Exactly as written, transcribe the lines that run from the one containing "What is the distance from" to the end of the records below.

####################

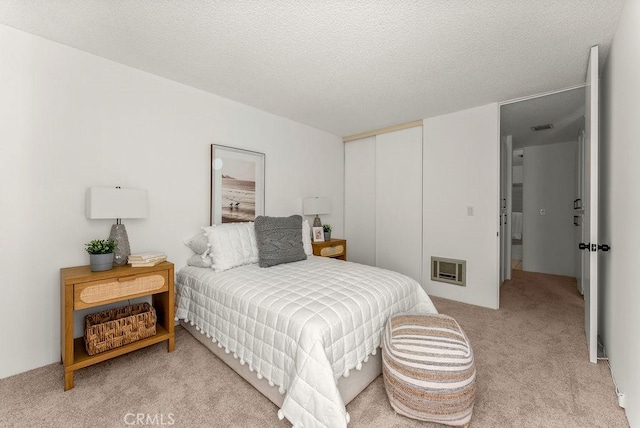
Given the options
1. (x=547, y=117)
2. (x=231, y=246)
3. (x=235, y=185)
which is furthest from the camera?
(x=547, y=117)

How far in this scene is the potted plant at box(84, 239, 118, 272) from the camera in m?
2.02

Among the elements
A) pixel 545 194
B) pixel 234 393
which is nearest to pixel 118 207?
pixel 234 393

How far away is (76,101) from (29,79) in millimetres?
271

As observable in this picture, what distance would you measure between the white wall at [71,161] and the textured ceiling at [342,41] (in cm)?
20

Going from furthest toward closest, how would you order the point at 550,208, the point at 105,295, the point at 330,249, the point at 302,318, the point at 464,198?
the point at 550,208, the point at 330,249, the point at 464,198, the point at 105,295, the point at 302,318

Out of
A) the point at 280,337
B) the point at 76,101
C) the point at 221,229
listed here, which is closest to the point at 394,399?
the point at 280,337

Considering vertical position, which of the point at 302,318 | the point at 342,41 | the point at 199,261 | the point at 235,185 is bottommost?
the point at 302,318

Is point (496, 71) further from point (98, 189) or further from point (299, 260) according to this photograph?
point (98, 189)

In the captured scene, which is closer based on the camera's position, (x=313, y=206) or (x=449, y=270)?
(x=449, y=270)

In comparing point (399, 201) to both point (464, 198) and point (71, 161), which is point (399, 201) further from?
point (71, 161)

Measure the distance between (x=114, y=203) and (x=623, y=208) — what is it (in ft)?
11.3

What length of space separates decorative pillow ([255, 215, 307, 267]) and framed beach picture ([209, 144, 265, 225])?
52 centimetres

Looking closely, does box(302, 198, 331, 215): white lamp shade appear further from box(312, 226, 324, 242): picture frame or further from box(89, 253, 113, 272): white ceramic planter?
box(89, 253, 113, 272): white ceramic planter

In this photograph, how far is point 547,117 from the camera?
376 centimetres
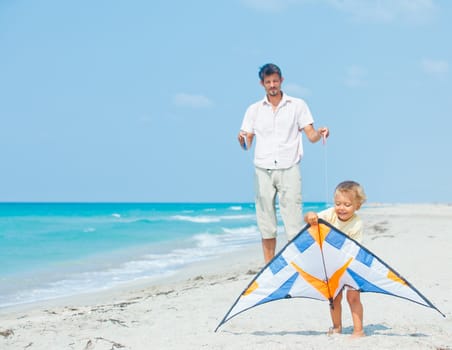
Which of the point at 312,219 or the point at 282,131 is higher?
the point at 282,131

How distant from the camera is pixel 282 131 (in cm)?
491

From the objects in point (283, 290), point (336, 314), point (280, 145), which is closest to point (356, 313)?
point (336, 314)

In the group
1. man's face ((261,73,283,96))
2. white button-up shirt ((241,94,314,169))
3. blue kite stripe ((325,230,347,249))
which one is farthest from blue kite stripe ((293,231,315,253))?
man's face ((261,73,283,96))

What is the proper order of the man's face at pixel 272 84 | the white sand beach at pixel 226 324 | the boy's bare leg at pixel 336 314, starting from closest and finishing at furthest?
the white sand beach at pixel 226 324
the boy's bare leg at pixel 336 314
the man's face at pixel 272 84

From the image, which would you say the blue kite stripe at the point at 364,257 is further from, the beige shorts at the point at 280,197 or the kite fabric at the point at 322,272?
the beige shorts at the point at 280,197

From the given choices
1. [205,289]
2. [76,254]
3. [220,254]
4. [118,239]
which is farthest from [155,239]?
[205,289]

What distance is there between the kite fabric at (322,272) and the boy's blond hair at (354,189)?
244 mm

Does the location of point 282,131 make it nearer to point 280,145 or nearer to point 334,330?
point 280,145

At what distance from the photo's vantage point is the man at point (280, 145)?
193 inches

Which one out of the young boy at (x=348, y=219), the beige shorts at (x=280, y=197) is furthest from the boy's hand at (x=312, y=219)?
the beige shorts at (x=280, y=197)

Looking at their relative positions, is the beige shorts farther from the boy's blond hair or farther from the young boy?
the boy's blond hair

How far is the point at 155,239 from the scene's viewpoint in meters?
18.6

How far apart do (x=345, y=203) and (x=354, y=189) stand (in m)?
0.10

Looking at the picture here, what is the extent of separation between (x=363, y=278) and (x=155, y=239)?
15424mm
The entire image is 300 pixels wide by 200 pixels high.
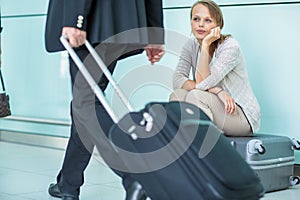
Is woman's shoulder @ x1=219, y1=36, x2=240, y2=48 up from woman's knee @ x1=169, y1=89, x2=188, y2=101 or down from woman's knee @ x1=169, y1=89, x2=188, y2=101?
up

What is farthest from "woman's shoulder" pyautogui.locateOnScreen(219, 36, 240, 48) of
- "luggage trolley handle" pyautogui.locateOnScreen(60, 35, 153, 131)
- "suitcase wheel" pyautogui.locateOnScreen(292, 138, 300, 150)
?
"luggage trolley handle" pyautogui.locateOnScreen(60, 35, 153, 131)

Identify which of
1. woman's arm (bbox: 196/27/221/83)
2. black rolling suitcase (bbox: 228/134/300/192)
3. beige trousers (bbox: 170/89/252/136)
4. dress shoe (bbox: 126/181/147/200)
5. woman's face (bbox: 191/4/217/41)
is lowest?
black rolling suitcase (bbox: 228/134/300/192)

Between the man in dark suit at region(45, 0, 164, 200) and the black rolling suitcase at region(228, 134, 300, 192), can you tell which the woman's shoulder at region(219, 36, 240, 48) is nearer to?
the black rolling suitcase at region(228, 134, 300, 192)

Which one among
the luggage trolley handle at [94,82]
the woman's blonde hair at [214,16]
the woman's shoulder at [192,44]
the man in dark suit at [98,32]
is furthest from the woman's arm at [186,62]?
the luggage trolley handle at [94,82]

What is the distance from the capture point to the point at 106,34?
2148 mm

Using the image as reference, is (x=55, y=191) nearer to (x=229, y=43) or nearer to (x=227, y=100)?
(x=227, y=100)

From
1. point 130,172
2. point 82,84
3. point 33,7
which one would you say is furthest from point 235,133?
point 33,7

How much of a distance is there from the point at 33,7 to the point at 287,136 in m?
2.28

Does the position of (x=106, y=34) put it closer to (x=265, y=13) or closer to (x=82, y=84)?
(x=82, y=84)

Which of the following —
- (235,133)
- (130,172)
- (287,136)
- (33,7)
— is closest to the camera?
(130,172)

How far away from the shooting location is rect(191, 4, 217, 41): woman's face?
324 centimetres

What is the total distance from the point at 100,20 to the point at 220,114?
3.53ft

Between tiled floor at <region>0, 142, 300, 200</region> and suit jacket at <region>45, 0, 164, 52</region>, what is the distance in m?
0.81

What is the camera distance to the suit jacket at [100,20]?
6.98ft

####################

◆ **EXERCISE ANSWER**:
What is the distance from the capture point to the point at 106,34?
2148 mm

Using the image as reference, is (x=55, y=191) nearer to (x=229, y=43) or nearer to (x=227, y=100)?
(x=227, y=100)

From
1. point 130,172
2. point 82,84
3. point 33,7
which one would you say is furthest from point 235,133?
point 33,7

How much of a distance is there from the point at 33,7 to the point at 287,136 in m?
2.28

Does the position of (x=106, y=34) put it closer to (x=265, y=13) or closer to (x=82, y=84)?
(x=82, y=84)

Which of the following —
- (235,133)
- (130,172)
- (287,136)
- (33,7)
— is closest to the camera?
(130,172)

How far away from the shooting location is rect(191, 4, 217, 41): woman's face?
324 centimetres

What is the total distance from the point at 100,20 to the point at 220,114?
3.53ft

Between tiled floor at <region>0, 142, 300, 200</region> and suit jacket at <region>45, 0, 164, 52</region>, what is the distance in m?
0.81

What is the camera distance to the suit jacket at [100,20]?
6.98ft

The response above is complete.